"Dans des contextes de crise prolongée, comme la pandémie ou la guerre en Ukraine, le sommeil devient un champ sensible d'expression de la souffrance psychologique collective, révélant des dysfonctionnements qui précèdent souvent d'autres signes cliniques", souligne Henrique Testa Vicente, chercheur à l'Instituto Superior Miguel Torga et auteur de l'étude.

Les données de la recherche "Sleep Patterns and Crisis-Related Dreams During the COVID-19 Pandemic and the Russo-Ukrainian War", achevée en 2024 et publiée en mars de cette année, indiquent une augmentation significative des troubles du sommeil, une plus grande mémorisation de ceux-ci et une intensification des cauchemars pendant la pandémie.

Joana Proença Becker, professeur à l'Instituto Superior Miguel Torga et co-auteur de l'étude, a révélé à Lusa que la peur, l'anxiété et la culpabilité sont parmi les émotions les plus identifiées dans un échantillon de 1 700 participants.

"L'anxiété était plus forte pendant la pandémie, car il s'agissait d'une crise qui touchait directement les Portugais, tandis que la guerre était une expérience par procuration, que les gens ont suivie à travers les médias et qui a eu un impact plus important sur leurs finances, provoquant une certaine insécurité et du stress", a-t-elle expliqué.

Selon Joana Proença Becker, les rêves ne sont pas seulement le reflet de la peur, de l'anxiété et de la culpabilité.

"Ils révèlent également les stratégies inconscientes de traitement des émotions face à la souffrance collective", a-t-il ajouté.

Pour Henrique Testa Vicente, les résultats soulignent l'importance de comprendre le sommeil, non seulement comme une fonction physiologique essentielle, mais aussi comme un miroir des tensions sociales et émotionnelles qui traversent la société.

"Les sociétés modernes ont tendance à sous-estimer l'impact des expériences à grande échelle sur les rythmes les plus intimes et subjectifs des individus.
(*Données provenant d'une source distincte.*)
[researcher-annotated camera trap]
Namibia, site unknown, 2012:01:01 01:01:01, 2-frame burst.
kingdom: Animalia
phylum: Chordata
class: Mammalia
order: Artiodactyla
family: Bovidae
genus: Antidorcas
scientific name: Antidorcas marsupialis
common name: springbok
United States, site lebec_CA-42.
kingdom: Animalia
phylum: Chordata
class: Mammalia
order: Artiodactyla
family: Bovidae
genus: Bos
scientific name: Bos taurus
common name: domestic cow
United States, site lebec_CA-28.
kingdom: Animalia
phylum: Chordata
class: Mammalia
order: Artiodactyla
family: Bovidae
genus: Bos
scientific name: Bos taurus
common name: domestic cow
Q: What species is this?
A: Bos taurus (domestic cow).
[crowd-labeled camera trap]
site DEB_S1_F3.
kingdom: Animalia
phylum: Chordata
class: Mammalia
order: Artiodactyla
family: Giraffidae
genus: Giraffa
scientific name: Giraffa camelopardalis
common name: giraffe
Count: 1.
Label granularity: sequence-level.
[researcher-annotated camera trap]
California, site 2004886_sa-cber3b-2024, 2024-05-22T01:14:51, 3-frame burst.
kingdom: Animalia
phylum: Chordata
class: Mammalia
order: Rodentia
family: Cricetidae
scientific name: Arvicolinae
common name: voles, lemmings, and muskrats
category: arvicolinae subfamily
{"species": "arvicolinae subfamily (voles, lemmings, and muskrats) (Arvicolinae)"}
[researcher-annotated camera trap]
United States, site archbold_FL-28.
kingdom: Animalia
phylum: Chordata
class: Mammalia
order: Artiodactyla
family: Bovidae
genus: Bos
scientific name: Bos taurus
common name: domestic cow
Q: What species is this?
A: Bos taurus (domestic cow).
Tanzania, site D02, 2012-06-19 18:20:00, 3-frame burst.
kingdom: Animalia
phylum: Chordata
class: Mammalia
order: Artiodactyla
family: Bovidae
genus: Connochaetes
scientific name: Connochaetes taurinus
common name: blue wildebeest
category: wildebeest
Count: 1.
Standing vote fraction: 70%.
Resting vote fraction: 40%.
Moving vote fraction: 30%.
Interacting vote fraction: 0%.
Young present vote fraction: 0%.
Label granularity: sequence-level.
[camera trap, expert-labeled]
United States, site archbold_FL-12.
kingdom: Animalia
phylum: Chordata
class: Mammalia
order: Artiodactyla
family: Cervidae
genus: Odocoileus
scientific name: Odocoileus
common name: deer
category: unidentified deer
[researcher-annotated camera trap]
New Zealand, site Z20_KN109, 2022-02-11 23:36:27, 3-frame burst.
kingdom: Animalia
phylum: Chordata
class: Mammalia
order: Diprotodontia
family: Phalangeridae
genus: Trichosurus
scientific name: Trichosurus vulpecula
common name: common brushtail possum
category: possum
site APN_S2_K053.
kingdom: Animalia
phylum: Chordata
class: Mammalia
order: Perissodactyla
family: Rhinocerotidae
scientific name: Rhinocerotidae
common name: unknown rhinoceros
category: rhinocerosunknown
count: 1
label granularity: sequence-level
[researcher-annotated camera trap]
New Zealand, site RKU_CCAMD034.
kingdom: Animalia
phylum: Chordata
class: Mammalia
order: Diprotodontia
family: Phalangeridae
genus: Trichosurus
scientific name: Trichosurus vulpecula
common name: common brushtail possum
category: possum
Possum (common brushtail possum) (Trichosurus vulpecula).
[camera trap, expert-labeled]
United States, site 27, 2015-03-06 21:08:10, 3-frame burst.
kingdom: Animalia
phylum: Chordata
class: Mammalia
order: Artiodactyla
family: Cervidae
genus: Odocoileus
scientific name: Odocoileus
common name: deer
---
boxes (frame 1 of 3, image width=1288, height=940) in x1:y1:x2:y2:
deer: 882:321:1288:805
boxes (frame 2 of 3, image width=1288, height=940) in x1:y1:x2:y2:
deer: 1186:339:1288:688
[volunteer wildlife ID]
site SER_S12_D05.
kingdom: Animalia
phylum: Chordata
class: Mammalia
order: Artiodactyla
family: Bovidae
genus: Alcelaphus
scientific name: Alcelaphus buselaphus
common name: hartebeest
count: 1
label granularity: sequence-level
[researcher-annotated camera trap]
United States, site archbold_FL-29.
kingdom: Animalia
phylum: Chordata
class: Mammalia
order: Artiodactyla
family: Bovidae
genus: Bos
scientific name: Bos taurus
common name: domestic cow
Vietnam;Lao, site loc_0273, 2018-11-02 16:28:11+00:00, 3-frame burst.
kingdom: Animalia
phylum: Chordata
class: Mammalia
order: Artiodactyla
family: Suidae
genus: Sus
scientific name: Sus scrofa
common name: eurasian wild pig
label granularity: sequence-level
Or, c'est précisément dans ces territoires subjectifs - tels que le sommeil et les rêves - que nous trouvons des 'indices' sur l'état émotionnel des gens et la manière dont ils traitent, consciemment ou inconsciemment, leurs expériences", a-t-il déclaré.

Dans le contexte de la guerre, l'étude montre que les Portugais ont révélé des niveaux plus élevés de tristesse, de colère et de sensations physiques d'inconfort, telles que la douleur, le froid ou la paralysie.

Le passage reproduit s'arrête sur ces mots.